O desenho final do Ministério da Justiça e Segurança Pública não está fechado. A tendência é que continue como está, com um possível rearranjo interno que sinalize para uma política mais voltada ao combate ao crime organizado, mas sem que haja uma separação em dois ministérios. O petista quer a criação do Ministério da Segurança Pública condicionada a aprovação da PEC da Segurança Pública.

Wellington era um dos cotados para assumir a pasta ao lado do ministro da Educação, Camilo Santana, e do atual ministro interino, Manoel Carlos de Almeida Neto. Corriam por fora o ministro da Controladoria-Geral da União, Vinicius de Carvalho, e o advogado Marco Aurélio de Carvalho, do Grupo Prerrogativas.

O martelo foi batido em reunião com Lula na tarde desta terça-feira, 13. Por atuar na Petrobras, Wellington César fica no Rio de Janeiro, e foi chamado a Brasília para conversar com o presidente.

Wellington contou com o apoio de três figuras influentes do entorno do presidente: o líder do governo no Senado, Jaques Wagner (PT-BA), e os ministros Rui Costa (Casa Civil) e Sidônio Palmeira (Comunicação Social). Wagner foi o principal fiador da entrada do advogado-geral da Petrobras na Esplanada.

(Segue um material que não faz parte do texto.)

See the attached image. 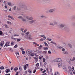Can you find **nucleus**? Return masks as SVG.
I'll use <instances>...</instances> for the list:
<instances>
[{"mask_svg":"<svg viewBox=\"0 0 75 75\" xmlns=\"http://www.w3.org/2000/svg\"><path fill=\"white\" fill-rule=\"evenodd\" d=\"M11 45H13L14 44V43L13 42H11Z\"/></svg>","mask_w":75,"mask_h":75,"instance_id":"37","label":"nucleus"},{"mask_svg":"<svg viewBox=\"0 0 75 75\" xmlns=\"http://www.w3.org/2000/svg\"><path fill=\"white\" fill-rule=\"evenodd\" d=\"M33 58L35 59V61L36 62H38V57H33Z\"/></svg>","mask_w":75,"mask_h":75,"instance_id":"10","label":"nucleus"},{"mask_svg":"<svg viewBox=\"0 0 75 75\" xmlns=\"http://www.w3.org/2000/svg\"><path fill=\"white\" fill-rule=\"evenodd\" d=\"M18 47V45H16L14 46V48H17Z\"/></svg>","mask_w":75,"mask_h":75,"instance_id":"46","label":"nucleus"},{"mask_svg":"<svg viewBox=\"0 0 75 75\" xmlns=\"http://www.w3.org/2000/svg\"><path fill=\"white\" fill-rule=\"evenodd\" d=\"M28 67V64H26L24 66V69L25 70H26V69H27V67Z\"/></svg>","mask_w":75,"mask_h":75,"instance_id":"14","label":"nucleus"},{"mask_svg":"<svg viewBox=\"0 0 75 75\" xmlns=\"http://www.w3.org/2000/svg\"><path fill=\"white\" fill-rule=\"evenodd\" d=\"M35 21V20H33L30 21H29V23L30 24H32V23H34V22Z\"/></svg>","mask_w":75,"mask_h":75,"instance_id":"15","label":"nucleus"},{"mask_svg":"<svg viewBox=\"0 0 75 75\" xmlns=\"http://www.w3.org/2000/svg\"><path fill=\"white\" fill-rule=\"evenodd\" d=\"M53 23V24H54V25L55 24H57V22L55 21H54Z\"/></svg>","mask_w":75,"mask_h":75,"instance_id":"38","label":"nucleus"},{"mask_svg":"<svg viewBox=\"0 0 75 75\" xmlns=\"http://www.w3.org/2000/svg\"><path fill=\"white\" fill-rule=\"evenodd\" d=\"M3 34V32L1 30L0 31V35Z\"/></svg>","mask_w":75,"mask_h":75,"instance_id":"41","label":"nucleus"},{"mask_svg":"<svg viewBox=\"0 0 75 75\" xmlns=\"http://www.w3.org/2000/svg\"><path fill=\"white\" fill-rule=\"evenodd\" d=\"M42 45H40V48H39L41 49V48H42Z\"/></svg>","mask_w":75,"mask_h":75,"instance_id":"57","label":"nucleus"},{"mask_svg":"<svg viewBox=\"0 0 75 75\" xmlns=\"http://www.w3.org/2000/svg\"><path fill=\"white\" fill-rule=\"evenodd\" d=\"M46 72V70H44L42 72V74H44L45 72Z\"/></svg>","mask_w":75,"mask_h":75,"instance_id":"55","label":"nucleus"},{"mask_svg":"<svg viewBox=\"0 0 75 75\" xmlns=\"http://www.w3.org/2000/svg\"><path fill=\"white\" fill-rule=\"evenodd\" d=\"M18 75V72H17L16 73V74H15V75Z\"/></svg>","mask_w":75,"mask_h":75,"instance_id":"64","label":"nucleus"},{"mask_svg":"<svg viewBox=\"0 0 75 75\" xmlns=\"http://www.w3.org/2000/svg\"><path fill=\"white\" fill-rule=\"evenodd\" d=\"M4 41H2L0 43V46L1 47H2L3 45L4 44Z\"/></svg>","mask_w":75,"mask_h":75,"instance_id":"11","label":"nucleus"},{"mask_svg":"<svg viewBox=\"0 0 75 75\" xmlns=\"http://www.w3.org/2000/svg\"><path fill=\"white\" fill-rule=\"evenodd\" d=\"M72 24L73 25H75V22L72 23Z\"/></svg>","mask_w":75,"mask_h":75,"instance_id":"53","label":"nucleus"},{"mask_svg":"<svg viewBox=\"0 0 75 75\" xmlns=\"http://www.w3.org/2000/svg\"><path fill=\"white\" fill-rule=\"evenodd\" d=\"M50 25H53V26L55 25V24H54V23H52V22H50Z\"/></svg>","mask_w":75,"mask_h":75,"instance_id":"23","label":"nucleus"},{"mask_svg":"<svg viewBox=\"0 0 75 75\" xmlns=\"http://www.w3.org/2000/svg\"><path fill=\"white\" fill-rule=\"evenodd\" d=\"M9 45L10 46V42H7L4 45V47H5V46L6 47H8V46H9Z\"/></svg>","mask_w":75,"mask_h":75,"instance_id":"5","label":"nucleus"},{"mask_svg":"<svg viewBox=\"0 0 75 75\" xmlns=\"http://www.w3.org/2000/svg\"><path fill=\"white\" fill-rule=\"evenodd\" d=\"M70 60L71 61H75V57H74L72 59H70Z\"/></svg>","mask_w":75,"mask_h":75,"instance_id":"19","label":"nucleus"},{"mask_svg":"<svg viewBox=\"0 0 75 75\" xmlns=\"http://www.w3.org/2000/svg\"><path fill=\"white\" fill-rule=\"evenodd\" d=\"M22 10L23 11H25V10H29L28 8L25 5H22L21 6Z\"/></svg>","mask_w":75,"mask_h":75,"instance_id":"1","label":"nucleus"},{"mask_svg":"<svg viewBox=\"0 0 75 75\" xmlns=\"http://www.w3.org/2000/svg\"><path fill=\"white\" fill-rule=\"evenodd\" d=\"M68 45H69V47L71 48H72V45H71V44L69 43Z\"/></svg>","mask_w":75,"mask_h":75,"instance_id":"24","label":"nucleus"},{"mask_svg":"<svg viewBox=\"0 0 75 75\" xmlns=\"http://www.w3.org/2000/svg\"><path fill=\"white\" fill-rule=\"evenodd\" d=\"M65 49L64 48H63L62 49V51H65Z\"/></svg>","mask_w":75,"mask_h":75,"instance_id":"58","label":"nucleus"},{"mask_svg":"<svg viewBox=\"0 0 75 75\" xmlns=\"http://www.w3.org/2000/svg\"><path fill=\"white\" fill-rule=\"evenodd\" d=\"M18 18H21V19H23V17L21 16H20L18 17Z\"/></svg>","mask_w":75,"mask_h":75,"instance_id":"44","label":"nucleus"},{"mask_svg":"<svg viewBox=\"0 0 75 75\" xmlns=\"http://www.w3.org/2000/svg\"><path fill=\"white\" fill-rule=\"evenodd\" d=\"M4 4H6V3H7V1H4Z\"/></svg>","mask_w":75,"mask_h":75,"instance_id":"62","label":"nucleus"},{"mask_svg":"<svg viewBox=\"0 0 75 75\" xmlns=\"http://www.w3.org/2000/svg\"><path fill=\"white\" fill-rule=\"evenodd\" d=\"M35 72H36V69H35L33 71V73H35Z\"/></svg>","mask_w":75,"mask_h":75,"instance_id":"61","label":"nucleus"},{"mask_svg":"<svg viewBox=\"0 0 75 75\" xmlns=\"http://www.w3.org/2000/svg\"><path fill=\"white\" fill-rule=\"evenodd\" d=\"M26 18L28 19L29 20H32L33 19V18L32 17H29L28 16H27L26 17Z\"/></svg>","mask_w":75,"mask_h":75,"instance_id":"7","label":"nucleus"},{"mask_svg":"<svg viewBox=\"0 0 75 75\" xmlns=\"http://www.w3.org/2000/svg\"><path fill=\"white\" fill-rule=\"evenodd\" d=\"M8 4L9 6H11V3L10 2H8Z\"/></svg>","mask_w":75,"mask_h":75,"instance_id":"31","label":"nucleus"},{"mask_svg":"<svg viewBox=\"0 0 75 75\" xmlns=\"http://www.w3.org/2000/svg\"><path fill=\"white\" fill-rule=\"evenodd\" d=\"M57 48H59V49H61V48H62L60 46H57Z\"/></svg>","mask_w":75,"mask_h":75,"instance_id":"34","label":"nucleus"},{"mask_svg":"<svg viewBox=\"0 0 75 75\" xmlns=\"http://www.w3.org/2000/svg\"><path fill=\"white\" fill-rule=\"evenodd\" d=\"M41 18H44V17H45V16L44 15H42L41 16Z\"/></svg>","mask_w":75,"mask_h":75,"instance_id":"51","label":"nucleus"},{"mask_svg":"<svg viewBox=\"0 0 75 75\" xmlns=\"http://www.w3.org/2000/svg\"><path fill=\"white\" fill-rule=\"evenodd\" d=\"M40 50L41 49L39 47H38L37 48V53H40V52H41L39 51V50Z\"/></svg>","mask_w":75,"mask_h":75,"instance_id":"9","label":"nucleus"},{"mask_svg":"<svg viewBox=\"0 0 75 75\" xmlns=\"http://www.w3.org/2000/svg\"><path fill=\"white\" fill-rule=\"evenodd\" d=\"M48 2V0H42V3H47Z\"/></svg>","mask_w":75,"mask_h":75,"instance_id":"16","label":"nucleus"},{"mask_svg":"<svg viewBox=\"0 0 75 75\" xmlns=\"http://www.w3.org/2000/svg\"><path fill=\"white\" fill-rule=\"evenodd\" d=\"M41 37H43L44 38V40H46V37L45 35H41L40 36Z\"/></svg>","mask_w":75,"mask_h":75,"instance_id":"18","label":"nucleus"},{"mask_svg":"<svg viewBox=\"0 0 75 75\" xmlns=\"http://www.w3.org/2000/svg\"><path fill=\"white\" fill-rule=\"evenodd\" d=\"M43 49L45 51H47L48 49V47H44Z\"/></svg>","mask_w":75,"mask_h":75,"instance_id":"22","label":"nucleus"},{"mask_svg":"<svg viewBox=\"0 0 75 75\" xmlns=\"http://www.w3.org/2000/svg\"><path fill=\"white\" fill-rule=\"evenodd\" d=\"M21 35L22 37H23L25 35V34H24V33H21Z\"/></svg>","mask_w":75,"mask_h":75,"instance_id":"40","label":"nucleus"},{"mask_svg":"<svg viewBox=\"0 0 75 75\" xmlns=\"http://www.w3.org/2000/svg\"><path fill=\"white\" fill-rule=\"evenodd\" d=\"M17 42H19V41H21V39H18L17 40Z\"/></svg>","mask_w":75,"mask_h":75,"instance_id":"43","label":"nucleus"},{"mask_svg":"<svg viewBox=\"0 0 75 75\" xmlns=\"http://www.w3.org/2000/svg\"><path fill=\"white\" fill-rule=\"evenodd\" d=\"M67 62H70V60H69L67 59Z\"/></svg>","mask_w":75,"mask_h":75,"instance_id":"63","label":"nucleus"},{"mask_svg":"<svg viewBox=\"0 0 75 75\" xmlns=\"http://www.w3.org/2000/svg\"><path fill=\"white\" fill-rule=\"evenodd\" d=\"M62 62H60L58 64V67L59 68H61L62 67Z\"/></svg>","mask_w":75,"mask_h":75,"instance_id":"8","label":"nucleus"},{"mask_svg":"<svg viewBox=\"0 0 75 75\" xmlns=\"http://www.w3.org/2000/svg\"><path fill=\"white\" fill-rule=\"evenodd\" d=\"M40 41H43V40H44V39L42 38H41L40 40Z\"/></svg>","mask_w":75,"mask_h":75,"instance_id":"60","label":"nucleus"},{"mask_svg":"<svg viewBox=\"0 0 75 75\" xmlns=\"http://www.w3.org/2000/svg\"><path fill=\"white\" fill-rule=\"evenodd\" d=\"M9 50H11V52H13V49H12L11 48H9Z\"/></svg>","mask_w":75,"mask_h":75,"instance_id":"52","label":"nucleus"},{"mask_svg":"<svg viewBox=\"0 0 75 75\" xmlns=\"http://www.w3.org/2000/svg\"><path fill=\"white\" fill-rule=\"evenodd\" d=\"M4 67H3V66H1L0 68V69H4Z\"/></svg>","mask_w":75,"mask_h":75,"instance_id":"36","label":"nucleus"},{"mask_svg":"<svg viewBox=\"0 0 75 75\" xmlns=\"http://www.w3.org/2000/svg\"><path fill=\"white\" fill-rule=\"evenodd\" d=\"M44 43L45 45V46H46V47H47V46H48V44H47V43L46 42H45Z\"/></svg>","mask_w":75,"mask_h":75,"instance_id":"35","label":"nucleus"},{"mask_svg":"<svg viewBox=\"0 0 75 75\" xmlns=\"http://www.w3.org/2000/svg\"><path fill=\"white\" fill-rule=\"evenodd\" d=\"M63 68L64 69H66V65H63Z\"/></svg>","mask_w":75,"mask_h":75,"instance_id":"29","label":"nucleus"},{"mask_svg":"<svg viewBox=\"0 0 75 75\" xmlns=\"http://www.w3.org/2000/svg\"><path fill=\"white\" fill-rule=\"evenodd\" d=\"M30 34V32H29L25 33V34L27 35H28V34Z\"/></svg>","mask_w":75,"mask_h":75,"instance_id":"47","label":"nucleus"},{"mask_svg":"<svg viewBox=\"0 0 75 75\" xmlns=\"http://www.w3.org/2000/svg\"><path fill=\"white\" fill-rule=\"evenodd\" d=\"M7 24H11V23L10 21H7Z\"/></svg>","mask_w":75,"mask_h":75,"instance_id":"39","label":"nucleus"},{"mask_svg":"<svg viewBox=\"0 0 75 75\" xmlns=\"http://www.w3.org/2000/svg\"><path fill=\"white\" fill-rule=\"evenodd\" d=\"M26 54H28V55H30L33 57L34 55V54L32 52H31V50H27L26 51Z\"/></svg>","mask_w":75,"mask_h":75,"instance_id":"2","label":"nucleus"},{"mask_svg":"<svg viewBox=\"0 0 75 75\" xmlns=\"http://www.w3.org/2000/svg\"><path fill=\"white\" fill-rule=\"evenodd\" d=\"M63 54H68V52L67 51H64L63 52Z\"/></svg>","mask_w":75,"mask_h":75,"instance_id":"32","label":"nucleus"},{"mask_svg":"<svg viewBox=\"0 0 75 75\" xmlns=\"http://www.w3.org/2000/svg\"><path fill=\"white\" fill-rule=\"evenodd\" d=\"M48 53L49 54H51V51H49L48 52Z\"/></svg>","mask_w":75,"mask_h":75,"instance_id":"50","label":"nucleus"},{"mask_svg":"<svg viewBox=\"0 0 75 75\" xmlns=\"http://www.w3.org/2000/svg\"><path fill=\"white\" fill-rule=\"evenodd\" d=\"M22 54H23V55H24V54H25V51H22Z\"/></svg>","mask_w":75,"mask_h":75,"instance_id":"45","label":"nucleus"},{"mask_svg":"<svg viewBox=\"0 0 75 75\" xmlns=\"http://www.w3.org/2000/svg\"><path fill=\"white\" fill-rule=\"evenodd\" d=\"M17 8L16 6H15L13 7V10H16Z\"/></svg>","mask_w":75,"mask_h":75,"instance_id":"33","label":"nucleus"},{"mask_svg":"<svg viewBox=\"0 0 75 75\" xmlns=\"http://www.w3.org/2000/svg\"><path fill=\"white\" fill-rule=\"evenodd\" d=\"M29 39H32L31 38V35H29L28 36V38Z\"/></svg>","mask_w":75,"mask_h":75,"instance_id":"25","label":"nucleus"},{"mask_svg":"<svg viewBox=\"0 0 75 75\" xmlns=\"http://www.w3.org/2000/svg\"><path fill=\"white\" fill-rule=\"evenodd\" d=\"M62 59L60 58H57L54 60V62H62Z\"/></svg>","mask_w":75,"mask_h":75,"instance_id":"3","label":"nucleus"},{"mask_svg":"<svg viewBox=\"0 0 75 75\" xmlns=\"http://www.w3.org/2000/svg\"><path fill=\"white\" fill-rule=\"evenodd\" d=\"M23 21H26V20L25 19L22 18V19Z\"/></svg>","mask_w":75,"mask_h":75,"instance_id":"42","label":"nucleus"},{"mask_svg":"<svg viewBox=\"0 0 75 75\" xmlns=\"http://www.w3.org/2000/svg\"><path fill=\"white\" fill-rule=\"evenodd\" d=\"M43 62H45V58L43 59Z\"/></svg>","mask_w":75,"mask_h":75,"instance_id":"49","label":"nucleus"},{"mask_svg":"<svg viewBox=\"0 0 75 75\" xmlns=\"http://www.w3.org/2000/svg\"><path fill=\"white\" fill-rule=\"evenodd\" d=\"M20 49L21 50V51H24V49L23 47L21 48Z\"/></svg>","mask_w":75,"mask_h":75,"instance_id":"56","label":"nucleus"},{"mask_svg":"<svg viewBox=\"0 0 75 75\" xmlns=\"http://www.w3.org/2000/svg\"><path fill=\"white\" fill-rule=\"evenodd\" d=\"M47 51H43L42 52V54H47Z\"/></svg>","mask_w":75,"mask_h":75,"instance_id":"26","label":"nucleus"},{"mask_svg":"<svg viewBox=\"0 0 75 75\" xmlns=\"http://www.w3.org/2000/svg\"><path fill=\"white\" fill-rule=\"evenodd\" d=\"M46 40H47V41H52V39H51L47 38V39Z\"/></svg>","mask_w":75,"mask_h":75,"instance_id":"27","label":"nucleus"},{"mask_svg":"<svg viewBox=\"0 0 75 75\" xmlns=\"http://www.w3.org/2000/svg\"><path fill=\"white\" fill-rule=\"evenodd\" d=\"M36 65L37 67H38V66H39V63H37L36 64Z\"/></svg>","mask_w":75,"mask_h":75,"instance_id":"59","label":"nucleus"},{"mask_svg":"<svg viewBox=\"0 0 75 75\" xmlns=\"http://www.w3.org/2000/svg\"><path fill=\"white\" fill-rule=\"evenodd\" d=\"M25 38L27 39H28V35H26L25 36Z\"/></svg>","mask_w":75,"mask_h":75,"instance_id":"28","label":"nucleus"},{"mask_svg":"<svg viewBox=\"0 0 75 75\" xmlns=\"http://www.w3.org/2000/svg\"><path fill=\"white\" fill-rule=\"evenodd\" d=\"M4 41H2L0 43V46L1 47H2L3 45L4 44Z\"/></svg>","mask_w":75,"mask_h":75,"instance_id":"12","label":"nucleus"},{"mask_svg":"<svg viewBox=\"0 0 75 75\" xmlns=\"http://www.w3.org/2000/svg\"><path fill=\"white\" fill-rule=\"evenodd\" d=\"M54 75H59L58 72H56L54 74Z\"/></svg>","mask_w":75,"mask_h":75,"instance_id":"30","label":"nucleus"},{"mask_svg":"<svg viewBox=\"0 0 75 75\" xmlns=\"http://www.w3.org/2000/svg\"><path fill=\"white\" fill-rule=\"evenodd\" d=\"M21 30L22 31V32H23V31L24 30V28H21Z\"/></svg>","mask_w":75,"mask_h":75,"instance_id":"48","label":"nucleus"},{"mask_svg":"<svg viewBox=\"0 0 75 75\" xmlns=\"http://www.w3.org/2000/svg\"><path fill=\"white\" fill-rule=\"evenodd\" d=\"M55 10V9H51L49 10V13H53V12H54V11Z\"/></svg>","mask_w":75,"mask_h":75,"instance_id":"6","label":"nucleus"},{"mask_svg":"<svg viewBox=\"0 0 75 75\" xmlns=\"http://www.w3.org/2000/svg\"><path fill=\"white\" fill-rule=\"evenodd\" d=\"M28 71L29 74H31V70H28Z\"/></svg>","mask_w":75,"mask_h":75,"instance_id":"54","label":"nucleus"},{"mask_svg":"<svg viewBox=\"0 0 75 75\" xmlns=\"http://www.w3.org/2000/svg\"><path fill=\"white\" fill-rule=\"evenodd\" d=\"M69 71L70 74L72 75V74H73V70H72V69L71 68L70 69H69Z\"/></svg>","mask_w":75,"mask_h":75,"instance_id":"13","label":"nucleus"},{"mask_svg":"<svg viewBox=\"0 0 75 75\" xmlns=\"http://www.w3.org/2000/svg\"><path fill=\"white\" fill-rule=\"evenodd\" d=\"M9 72H10V69H8L6 70V73H8Z\"/></svg>","mask_w":75,"mask_h":75,"instance_id":"21","label":"nucleus"},{"mask_svg":"<svg viewBox=\"0 0 75 75\" xmlns=\"http://www.w3.org/2000/svg\"><path fill=\"white\" fill-rule=\"evenodd\" d=\"M8 18H11V19H12V20H14V18H13V17L10 16H8Z\"/></svg>","mask_w":75,"mask_h":75,"instance_id":"20","label":"nucleus"},{"mask_svg":"<svg viewBox=\"0 0 75 75\" xmlns=\"http://www.w3.org/2000/svg\"><path fill=\"white\" fill-rule=\"evenodd\" d=\"M60 27H61V28H62V27H64V30H67L68 29V28L66 27H65V24H61L60 25Z\"/></svg>","mask_w":75,"mask_h":75,"instance_id":"4","label":"nucleus"},{"mask_svg":"<svg viewBox=\"0 0 75 75\" xmlns=\"http://www.w3.org/2000/svg\"><path fill=\"white\" fill-rule=\"evenodd\" d=\"M18 70V68L17 67H16L14 68V71L15 72H17V70Z\"/></svg>","mask_w":75,"mask_h":75,"instance_id":"17","label":"nucleus"}]
</instances>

Por 11 dias, em março de 2016, Wellington foi o ministro da Justiça de Dilma. À época, Wagner era o homem-forte do governo, tendo ocupado a Casa Civil. Porém, após o STF estabelecer que ele não poderia acumular o cargo no Executivo e a carreira no Ministério Público, Wellington decidiu continuar no MP.

Possui mestrado em Direito Penal e Criminologia pela Universidade Cândido Mendes (RJ) e integralizou os créditos do doutorado em Direito Penal e Criminologia pela Universidade Pablo de Olavide (Sevilha/Espanha), tendo atuado como professor de Direito Penal em cursos de graduação e pós-graduação.

O Ministério da Justiça e Segurança Pública tem entre suas competências a defesa da ordem jurídica, dos direitos políticos e das garantias constitucionais. A pasta também atua no combate ao tráfico de drogas e a crimes conexos, inclusive por meio da recuperação de ativos que financiem essas atividades criminosas ou delas resultem, além da prevenção e repressão à corrupção, à lavagem de dinheiro e ao financiamento do terrorismo.